Carbon credits
Carbon credits are freely tradable permits that organisations must submit to match the volume of their carbon dioxide emissions. The idea of the carbon credit is rooted in the principles of environmental economics: what was once free to the polluter (the consequences of pollution) is now something the polluter must pay for (i.e. a permit to emit a specified amount of C02). In the UK about 60% of businesses face regulations governing the amount of C02 they can emit. Companies that can reduce their emissions cheaply do so - then they sell the accrued carbon credits on to those for whom it is cheaper to buy credits than it is to reduce emissions. The number of credits in circulation is controlled and finite - and shrinking.
This principle is global, embedded in schemes like the Kyoto Protocol, the European Union Emissions Trading Scheme (ETS) and the New South Wales Greenhouse Gas Abatement Scheme. In America a group of north-eastern states is currently working on a collective carbon trading framework (the Regional Greenhouse Gas Initiative). The European Union scheme (ETS) which covers heavy industry (e.g. electricity generation and cement manufacture), is not yet allowing companies to offset their emissions with credits from new forest sinks but negotiations to include them are underway. in Australia the Greenhouse Gas Abatement Scheme already includes such sinks and it is expected that the new American scheme will do likewise. The Kyoto Protocol allows for developed countries to 'buy in' carbon credits from developing nations to meet their own emissions reduction targets. Forestry projects in the least developed world are awarded internationally tradable credits on this basis.

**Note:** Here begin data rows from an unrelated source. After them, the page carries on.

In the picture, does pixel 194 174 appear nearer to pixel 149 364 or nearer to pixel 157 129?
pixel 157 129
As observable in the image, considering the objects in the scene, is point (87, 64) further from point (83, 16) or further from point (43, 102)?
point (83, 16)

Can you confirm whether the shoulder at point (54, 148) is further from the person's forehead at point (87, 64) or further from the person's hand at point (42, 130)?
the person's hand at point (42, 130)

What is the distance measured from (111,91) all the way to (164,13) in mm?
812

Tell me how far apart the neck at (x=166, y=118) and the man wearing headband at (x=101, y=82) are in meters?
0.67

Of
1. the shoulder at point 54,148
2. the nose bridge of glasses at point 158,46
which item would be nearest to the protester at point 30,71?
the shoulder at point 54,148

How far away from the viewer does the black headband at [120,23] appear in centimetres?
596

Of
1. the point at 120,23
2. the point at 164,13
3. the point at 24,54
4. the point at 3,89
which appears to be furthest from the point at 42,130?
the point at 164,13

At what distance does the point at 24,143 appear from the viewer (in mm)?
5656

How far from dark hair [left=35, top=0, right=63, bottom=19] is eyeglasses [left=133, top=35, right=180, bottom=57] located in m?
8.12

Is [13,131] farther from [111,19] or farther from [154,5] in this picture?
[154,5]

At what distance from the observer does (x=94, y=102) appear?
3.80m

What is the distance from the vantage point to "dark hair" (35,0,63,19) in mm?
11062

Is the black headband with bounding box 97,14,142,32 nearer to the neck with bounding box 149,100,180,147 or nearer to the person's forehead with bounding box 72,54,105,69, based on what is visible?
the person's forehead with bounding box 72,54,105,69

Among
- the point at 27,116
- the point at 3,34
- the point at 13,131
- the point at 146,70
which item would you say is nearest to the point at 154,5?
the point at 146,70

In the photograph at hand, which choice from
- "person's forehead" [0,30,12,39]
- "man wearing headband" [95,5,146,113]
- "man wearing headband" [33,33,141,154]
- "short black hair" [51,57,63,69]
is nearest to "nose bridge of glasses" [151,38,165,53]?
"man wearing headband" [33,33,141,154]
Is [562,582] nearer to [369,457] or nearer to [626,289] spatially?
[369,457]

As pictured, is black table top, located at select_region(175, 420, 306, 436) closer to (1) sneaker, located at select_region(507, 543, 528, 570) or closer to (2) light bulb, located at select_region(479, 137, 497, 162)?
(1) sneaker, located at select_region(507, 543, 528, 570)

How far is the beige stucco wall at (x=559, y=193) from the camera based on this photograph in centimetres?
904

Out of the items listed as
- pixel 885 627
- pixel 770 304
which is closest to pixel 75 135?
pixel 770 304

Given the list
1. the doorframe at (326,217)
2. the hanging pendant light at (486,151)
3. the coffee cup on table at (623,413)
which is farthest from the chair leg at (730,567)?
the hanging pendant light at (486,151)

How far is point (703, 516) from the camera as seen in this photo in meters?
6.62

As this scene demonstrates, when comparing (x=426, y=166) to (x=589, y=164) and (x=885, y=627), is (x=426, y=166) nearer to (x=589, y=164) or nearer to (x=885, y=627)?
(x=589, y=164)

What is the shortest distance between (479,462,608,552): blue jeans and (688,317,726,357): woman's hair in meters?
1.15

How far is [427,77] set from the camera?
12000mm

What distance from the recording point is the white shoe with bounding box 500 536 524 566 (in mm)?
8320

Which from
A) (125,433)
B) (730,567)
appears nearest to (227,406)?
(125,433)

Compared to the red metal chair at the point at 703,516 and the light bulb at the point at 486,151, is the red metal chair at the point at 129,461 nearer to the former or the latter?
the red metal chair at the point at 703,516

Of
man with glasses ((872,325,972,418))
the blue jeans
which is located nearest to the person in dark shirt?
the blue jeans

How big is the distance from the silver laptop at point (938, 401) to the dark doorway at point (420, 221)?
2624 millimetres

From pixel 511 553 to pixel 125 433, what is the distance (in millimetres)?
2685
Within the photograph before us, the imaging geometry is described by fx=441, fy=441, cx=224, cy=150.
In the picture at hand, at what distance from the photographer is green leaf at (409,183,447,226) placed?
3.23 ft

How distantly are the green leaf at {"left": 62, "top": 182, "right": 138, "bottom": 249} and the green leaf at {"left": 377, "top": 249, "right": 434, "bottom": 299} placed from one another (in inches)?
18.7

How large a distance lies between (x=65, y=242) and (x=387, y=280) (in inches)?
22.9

The credits referred to above could be said to be 'statutory' credits, existing as they do through legislation. The type of credit produced by Forest Carbon is the 'voluntary' credit and these sort are gaining increasing interest worldwide. Voluntary credits are by their nature free of regulatory requirements but we believe they should meet all statutory standards regardless. Certainly buyers of Forest Carbon voluntary credits can be confident that they are making the same contribution towards solving the global warming crisis as those forced to do so by law.